• [Written request]
Rewrite all the items below, putting "farthest" wherever "furthest" appears and leaving everything else unchanged.

----------

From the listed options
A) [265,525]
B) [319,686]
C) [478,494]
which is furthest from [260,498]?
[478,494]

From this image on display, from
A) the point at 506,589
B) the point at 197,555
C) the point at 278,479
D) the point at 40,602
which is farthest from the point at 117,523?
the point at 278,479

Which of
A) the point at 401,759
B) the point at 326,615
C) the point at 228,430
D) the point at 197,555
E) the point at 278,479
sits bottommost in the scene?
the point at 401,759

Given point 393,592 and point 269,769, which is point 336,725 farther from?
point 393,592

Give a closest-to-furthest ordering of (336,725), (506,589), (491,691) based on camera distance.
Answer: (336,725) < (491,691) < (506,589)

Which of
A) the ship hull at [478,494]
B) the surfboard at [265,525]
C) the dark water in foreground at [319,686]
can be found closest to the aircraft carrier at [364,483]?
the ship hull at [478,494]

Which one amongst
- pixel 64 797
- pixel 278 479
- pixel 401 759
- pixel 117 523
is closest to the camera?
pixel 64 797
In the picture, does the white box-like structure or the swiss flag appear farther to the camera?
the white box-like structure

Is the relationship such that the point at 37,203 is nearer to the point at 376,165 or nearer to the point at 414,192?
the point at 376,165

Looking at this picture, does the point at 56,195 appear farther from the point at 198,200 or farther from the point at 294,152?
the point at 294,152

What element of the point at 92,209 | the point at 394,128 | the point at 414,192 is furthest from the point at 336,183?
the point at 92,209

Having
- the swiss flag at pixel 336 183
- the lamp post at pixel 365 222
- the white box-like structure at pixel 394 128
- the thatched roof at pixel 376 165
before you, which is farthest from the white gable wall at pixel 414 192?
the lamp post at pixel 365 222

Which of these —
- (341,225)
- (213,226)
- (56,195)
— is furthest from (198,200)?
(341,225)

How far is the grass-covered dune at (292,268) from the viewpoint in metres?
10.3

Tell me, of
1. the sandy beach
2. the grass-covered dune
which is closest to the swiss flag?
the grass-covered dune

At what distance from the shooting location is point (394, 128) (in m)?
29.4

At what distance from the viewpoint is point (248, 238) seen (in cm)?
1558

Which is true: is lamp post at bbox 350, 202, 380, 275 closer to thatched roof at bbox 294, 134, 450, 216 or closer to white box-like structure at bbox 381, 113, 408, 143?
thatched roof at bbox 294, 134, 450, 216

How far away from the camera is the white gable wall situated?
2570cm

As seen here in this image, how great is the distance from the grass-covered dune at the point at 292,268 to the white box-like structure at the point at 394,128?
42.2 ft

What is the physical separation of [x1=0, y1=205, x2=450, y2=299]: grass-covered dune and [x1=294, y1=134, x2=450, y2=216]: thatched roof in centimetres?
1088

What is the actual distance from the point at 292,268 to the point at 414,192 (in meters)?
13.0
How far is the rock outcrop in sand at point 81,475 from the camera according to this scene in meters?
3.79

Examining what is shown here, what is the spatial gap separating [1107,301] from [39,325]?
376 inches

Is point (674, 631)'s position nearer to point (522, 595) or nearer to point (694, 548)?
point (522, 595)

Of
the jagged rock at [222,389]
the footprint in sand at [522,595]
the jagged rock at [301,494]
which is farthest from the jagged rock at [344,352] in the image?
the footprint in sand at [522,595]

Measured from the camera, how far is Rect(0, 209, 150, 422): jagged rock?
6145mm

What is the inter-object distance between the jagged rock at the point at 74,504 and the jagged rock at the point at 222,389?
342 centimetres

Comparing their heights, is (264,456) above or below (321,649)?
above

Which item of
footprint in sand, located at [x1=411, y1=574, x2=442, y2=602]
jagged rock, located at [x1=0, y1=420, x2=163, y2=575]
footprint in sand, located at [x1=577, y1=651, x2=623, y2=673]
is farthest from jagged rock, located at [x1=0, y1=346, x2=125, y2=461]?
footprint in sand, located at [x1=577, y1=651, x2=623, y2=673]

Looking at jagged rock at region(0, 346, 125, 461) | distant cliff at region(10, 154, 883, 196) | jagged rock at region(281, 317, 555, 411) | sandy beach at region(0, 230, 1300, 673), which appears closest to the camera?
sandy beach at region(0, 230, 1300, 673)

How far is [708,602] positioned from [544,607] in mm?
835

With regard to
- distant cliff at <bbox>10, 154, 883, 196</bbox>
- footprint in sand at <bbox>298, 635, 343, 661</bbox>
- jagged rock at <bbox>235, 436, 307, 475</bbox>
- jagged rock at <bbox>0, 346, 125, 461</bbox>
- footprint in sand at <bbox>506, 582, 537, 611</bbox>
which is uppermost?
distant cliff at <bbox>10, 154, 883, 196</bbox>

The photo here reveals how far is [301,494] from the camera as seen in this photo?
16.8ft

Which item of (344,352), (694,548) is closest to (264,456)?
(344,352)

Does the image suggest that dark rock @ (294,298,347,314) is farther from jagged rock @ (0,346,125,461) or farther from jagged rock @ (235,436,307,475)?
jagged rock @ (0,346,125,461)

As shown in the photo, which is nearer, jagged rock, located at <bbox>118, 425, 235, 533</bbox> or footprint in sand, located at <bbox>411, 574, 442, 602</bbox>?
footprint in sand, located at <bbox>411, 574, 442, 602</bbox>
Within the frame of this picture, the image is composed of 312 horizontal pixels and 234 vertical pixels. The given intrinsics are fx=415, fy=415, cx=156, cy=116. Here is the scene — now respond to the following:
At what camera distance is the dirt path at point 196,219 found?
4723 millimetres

----------

• [Full answer]
From the listed options
A) [265,525]
B) [319,686]
C) [478,494]
which is farthest from [260,498]?
[478,494]

From this image on display, from
A) the point at 506,589
B) the point at 197,555
C) the point at 278,479
D) the point at 40,602
which is farthest from the point at 117,523?
the point at 278,479

Which of
A) the point at 401,759
B) the point at 326,615
C) the point at 228,430
D) the point at 197,555
E) the point at 278,479
sits bottommost in the scene?
the point at 401,759

Given point 393,592 and point 269,769, which is point 336,725 farther from?
point 393,592

Give a closest-to-farthest ordering of (336,725), (506,589), (491,691) based on camera distance.
Answer: (336,725) < (491,691) < (506,589)

Which of
A) the ship hull at [478,494]
B) the surfboard at [265,525]
C) the dark water in foreground at [319,686]
can be found closest to the aircraft carrier at [364,483]?
the ship hull at [478,494]

Which one amongst
- pixel 64 797
- pixel 278 479
- pixel 401 759
- pixel 117 523
is closest to the camera?
pixel 64 797
In the picture, does the white box-like structure or the swiss flag appear farther to the camera?
the white box-like structure

Is the relationship such that the point at 37,203 is nearer to the point at 376,165 or nearer to the point at 414,192?
the point at 376,165

Looking at this picture, does the point at 56,195 appear farther from the point at 198,200 or farther from the point at 294,152?
the point at 294,152

What element of the point at 92,209 | the point at 394,128 | the point at 414,192 is farthest from the point at 336,183?
the point at 92,209

Having
- the swiss flag at pixel 336 183
- the lamp post at pixel 365 222
- the white box-like structure at pixel 394 128
- the thatched roof at pixel 376 165
before you, which is farthest from the white gable wall at pixel 414 192?
the lamp post at pixel 365 222

Which of these —
- (341,225)
- (213,226)
- (56,195)
— is farthest from (198,200)?
(341,225)

How far is the grass-covered dune at (292,268) from the viewpoint in metres?
10.3

Tell me, of
1. the sandy beach
2. the grass-covered dune
which is closest to the swiss flag?
the grass-covered dune

At what distance from the shooting location is point (394, 128) (in m)?
29.4

At what distance from the viewpoint is point (248, 238) seen (in cm)?
1558

Which is true: is lamp post at bbox 350, 202, 380, 275 closer to thatched roof at bbox 294, 134, 450, 216 or closer to white box-like structure at bbox 381, 113, 408, 143?
thatched roof at bbox 294, 134, 450, 216

How far away from the camera is the white gable wall situated?
2570cm

As seen here in this image, how great is the distance from the grass-covered dune at the point at 292,268 to the white box-like structure at the point at 394,128?
42.2 ft

What is the physical separation of [x1=0, y1=205, x2=450, y2=299]: grass-covered dune and [x1=294, y1=134, x2=450, y2=216]: thatched roof in centimetres?
1088

What is the actual distance from the point at 292,268 to the point at 414,192 (in meters)?
13.0
How far is the rock outcrop in sand at point 81,475 from the camera according to this scene in meters?
3.79

Examining what is shown here, what is the spatial gap separating [1107,301] from [39,325]?
376 inches

Is point (674, 631)'s position nearer to point (522, 595) or nearer to point (694, 548)?
point (522, 595)

Of
the jagged rock at [222,389]
the footprint in sand at [522,595]
the jagged rock at [301,494]
which is farthest from the jagged rock at [344,352] in the image?
the footprint in sand at [522,595]

Measured from the camera, how far is Rect(0, 209, 150, 422): jagged rock?
6145mm

What is the inter-object distance between the jagged rock at the point at 74,504 and the jagged rock at the point at 222,389?
342 centimetres

Comparing their heights, is (264,456) above or below (321,649)?
above

Which item of
footprint in sand, located at [x1=411, y1=574, x2=442, y2=602]
jagged rock, located at [x1=0, y1=420, x2=163, y2=575]
footprint in sand, located at [x1=577, y1=651, x2=623, y2=673]
is farthest from jagged rock, located at [x1=0, y1=346, x2=125, y2=461]?
footprint in sand, located at [x1=577, y1=651, x2=623, y2=673]

Looking at jagged rock at region(0, 346, 125, 461) | distant cliff at region(10, 154, 883, 196) | jagged rock at region(281, 317, 555, 411) | sandy beach at region(0, 230, 1300, 673), which appears closest to the camera?
sandy beach at region(0, 230, 1300, 673)

How far is [708,602] positioned from [544,607] in mm?
835

With regard to
- distant cliff at <bbox>10, 154, 883, 196</bbox>
- footprint in sand at <bbox>298, 635, 343, 661</bbox>
- jagged rock at <bbox>235, 436, 307, 475</bbox>
- jagged rock at <bbox>0, 346, 125, 461</bbox>
- footprint in sand at <bbox>506, 582, 537, 611</bbox>
which is uppermost?
distant cliff at <bbox>10, 154, 883, 196</bbox>

The photo here reveals how far is [301,494] from the camera as seen in this photo?
16.8ft

Which item of (344,352), (694,548) is closest to (264,456)?
(344,352)

Does the image suggest that dark rock @ (294,298,347,314) is farther from jagged rock @ (0,346,125,461) or farther from jagged rock @ (235,436,307,475)?
jagged rock @ (0,346,125,461)

As shown in the photo, which is nearer, jagged rock, located at <bbox>118, 425, 235, 533</bbox> or footprint in sand, located at <bbox>411, 574, 442, 602</bbox>?
footprint in sand, located at <bbox>411, 574, 442, 602</bbox>
Within the frame of this picture, the image is composed of 312 horizontal pixels and 234 vertical pixels. The given intrinsics are fx=415, fy=415, cx=156, cy=116. Here is the scene — now respond to the following:
At what camera distance is the dirt path at point 196,219 found?
4723 millimetres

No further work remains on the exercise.